RESORT SPORTS NETWORK INC., ET AL., PLAINTIFFS-RESPONDENTS,
v.
PH VENTURES III, LLC, ET AL., DEFENDANTS-APPELLANTS.



Defendants appeal from an order of the Supreme Court, New York County (Bernard J. Fried, J.), entered December 12, 2008, which granted plaintiffs' motion for summary judgment.

The opinion of the court was delivered by: Moskowitz, J.

Published by New York State Law Reporting Bureau pursuant to Judiciary Law § 431.

This opinion is uncorrected and subject to revision before publication in the Official Reports.

David B. Saxe, J.P. John W. Sweeny, Jr. Karla Moskowitz Rolando Acosta Rosalyn H. Richter, JJ.

105904/07

This case involves what defendants euphemistically describe as a "mutual mistake," but was instead defendants' unilateral error. On October 27, 2006, plaintiff RSN Acquisition Inc. (RSN Acquisition), plaintiff Resort Sports Network Inc. (RSN) and RSN Merger Sub, Inc. (Merger Sub) entered into a merger agreement to purchase all of RSN's stock. Advent International Corporation (Advent), defendants' general partner, signed as "Stockholder Representative" on behalf of defendants, three investment funds that the merger agreement defines as "Significant Stockholders" of RSN.

--- What you need to do ---
According to the court opinion, on what date did the parties enter into the merger agreement? The lines below were taken from a separate source.

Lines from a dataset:
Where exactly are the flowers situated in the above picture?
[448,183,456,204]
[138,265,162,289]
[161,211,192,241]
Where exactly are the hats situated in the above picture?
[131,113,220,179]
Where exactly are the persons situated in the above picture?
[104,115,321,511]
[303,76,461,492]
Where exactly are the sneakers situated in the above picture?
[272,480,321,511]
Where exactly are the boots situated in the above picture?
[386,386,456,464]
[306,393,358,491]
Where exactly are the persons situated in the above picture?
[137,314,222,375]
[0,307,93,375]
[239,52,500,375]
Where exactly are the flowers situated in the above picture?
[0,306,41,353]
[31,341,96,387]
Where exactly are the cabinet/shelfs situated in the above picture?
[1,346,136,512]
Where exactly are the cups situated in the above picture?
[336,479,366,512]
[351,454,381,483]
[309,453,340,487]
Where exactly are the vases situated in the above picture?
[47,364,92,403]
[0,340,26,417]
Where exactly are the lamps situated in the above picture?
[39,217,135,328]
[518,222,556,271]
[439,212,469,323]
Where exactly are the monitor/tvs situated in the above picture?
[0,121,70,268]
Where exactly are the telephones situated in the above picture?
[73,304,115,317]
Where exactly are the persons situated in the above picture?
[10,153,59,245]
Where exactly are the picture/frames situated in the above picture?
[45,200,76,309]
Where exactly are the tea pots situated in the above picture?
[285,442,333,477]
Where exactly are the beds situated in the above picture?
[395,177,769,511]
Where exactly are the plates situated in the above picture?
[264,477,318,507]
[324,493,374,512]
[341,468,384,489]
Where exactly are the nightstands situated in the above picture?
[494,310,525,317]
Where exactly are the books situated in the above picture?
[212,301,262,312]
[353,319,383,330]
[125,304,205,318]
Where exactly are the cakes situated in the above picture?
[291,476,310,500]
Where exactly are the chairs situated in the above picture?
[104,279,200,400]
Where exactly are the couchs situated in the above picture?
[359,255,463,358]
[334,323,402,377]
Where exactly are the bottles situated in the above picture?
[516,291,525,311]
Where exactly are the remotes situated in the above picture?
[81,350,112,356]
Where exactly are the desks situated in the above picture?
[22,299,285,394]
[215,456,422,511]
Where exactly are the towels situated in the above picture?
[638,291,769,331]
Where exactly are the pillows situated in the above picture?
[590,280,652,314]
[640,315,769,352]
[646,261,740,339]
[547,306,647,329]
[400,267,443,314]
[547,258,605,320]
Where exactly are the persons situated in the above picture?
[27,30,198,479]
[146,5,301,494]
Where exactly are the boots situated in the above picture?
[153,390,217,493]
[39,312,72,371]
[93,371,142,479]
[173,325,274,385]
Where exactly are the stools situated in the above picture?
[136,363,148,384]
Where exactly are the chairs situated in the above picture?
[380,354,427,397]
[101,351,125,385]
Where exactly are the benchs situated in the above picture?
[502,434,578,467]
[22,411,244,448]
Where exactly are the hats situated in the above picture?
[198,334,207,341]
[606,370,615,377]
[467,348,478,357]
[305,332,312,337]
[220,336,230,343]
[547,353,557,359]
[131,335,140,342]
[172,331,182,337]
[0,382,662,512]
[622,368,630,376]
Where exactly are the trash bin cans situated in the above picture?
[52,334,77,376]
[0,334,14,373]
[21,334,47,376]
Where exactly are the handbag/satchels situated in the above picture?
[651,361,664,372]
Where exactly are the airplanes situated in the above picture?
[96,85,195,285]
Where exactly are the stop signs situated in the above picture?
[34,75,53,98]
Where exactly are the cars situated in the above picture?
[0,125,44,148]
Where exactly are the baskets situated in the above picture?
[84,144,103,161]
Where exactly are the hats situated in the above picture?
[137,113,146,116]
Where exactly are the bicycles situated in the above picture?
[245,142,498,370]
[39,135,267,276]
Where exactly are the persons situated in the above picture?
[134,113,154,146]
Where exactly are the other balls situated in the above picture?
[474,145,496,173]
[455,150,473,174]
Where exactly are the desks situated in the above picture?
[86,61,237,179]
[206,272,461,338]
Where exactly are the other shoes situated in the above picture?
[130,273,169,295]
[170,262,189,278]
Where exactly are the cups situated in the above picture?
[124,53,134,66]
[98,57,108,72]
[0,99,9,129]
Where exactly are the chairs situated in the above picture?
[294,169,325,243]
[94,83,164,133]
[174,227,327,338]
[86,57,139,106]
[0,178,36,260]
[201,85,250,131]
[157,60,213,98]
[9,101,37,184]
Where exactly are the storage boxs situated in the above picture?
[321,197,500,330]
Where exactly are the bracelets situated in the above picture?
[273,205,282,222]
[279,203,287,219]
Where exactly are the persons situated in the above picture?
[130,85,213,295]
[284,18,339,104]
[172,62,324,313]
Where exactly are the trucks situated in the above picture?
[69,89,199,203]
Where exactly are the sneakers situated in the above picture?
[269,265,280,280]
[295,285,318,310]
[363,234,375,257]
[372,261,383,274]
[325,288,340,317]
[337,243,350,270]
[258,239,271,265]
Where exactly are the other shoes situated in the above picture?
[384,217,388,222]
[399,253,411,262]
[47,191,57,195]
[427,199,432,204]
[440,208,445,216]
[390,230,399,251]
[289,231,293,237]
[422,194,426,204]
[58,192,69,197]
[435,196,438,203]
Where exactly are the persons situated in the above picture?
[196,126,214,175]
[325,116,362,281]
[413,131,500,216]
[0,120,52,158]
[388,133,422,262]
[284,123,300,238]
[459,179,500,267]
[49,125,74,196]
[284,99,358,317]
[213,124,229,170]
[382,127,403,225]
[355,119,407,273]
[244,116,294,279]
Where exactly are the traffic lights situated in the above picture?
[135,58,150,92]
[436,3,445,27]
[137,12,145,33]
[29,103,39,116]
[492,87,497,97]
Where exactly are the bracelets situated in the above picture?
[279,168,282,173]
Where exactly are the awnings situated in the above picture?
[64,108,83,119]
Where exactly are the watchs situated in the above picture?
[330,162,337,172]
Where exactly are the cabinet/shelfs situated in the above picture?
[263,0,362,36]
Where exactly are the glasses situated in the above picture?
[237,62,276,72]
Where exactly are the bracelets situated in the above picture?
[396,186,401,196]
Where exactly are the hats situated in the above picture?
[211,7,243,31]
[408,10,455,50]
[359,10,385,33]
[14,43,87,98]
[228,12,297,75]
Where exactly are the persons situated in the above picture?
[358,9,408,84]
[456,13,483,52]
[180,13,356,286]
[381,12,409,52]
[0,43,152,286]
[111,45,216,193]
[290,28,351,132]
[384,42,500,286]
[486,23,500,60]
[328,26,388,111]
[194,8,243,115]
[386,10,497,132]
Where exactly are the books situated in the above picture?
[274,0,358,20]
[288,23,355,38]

--- Problem solution ---
October 27, 2006.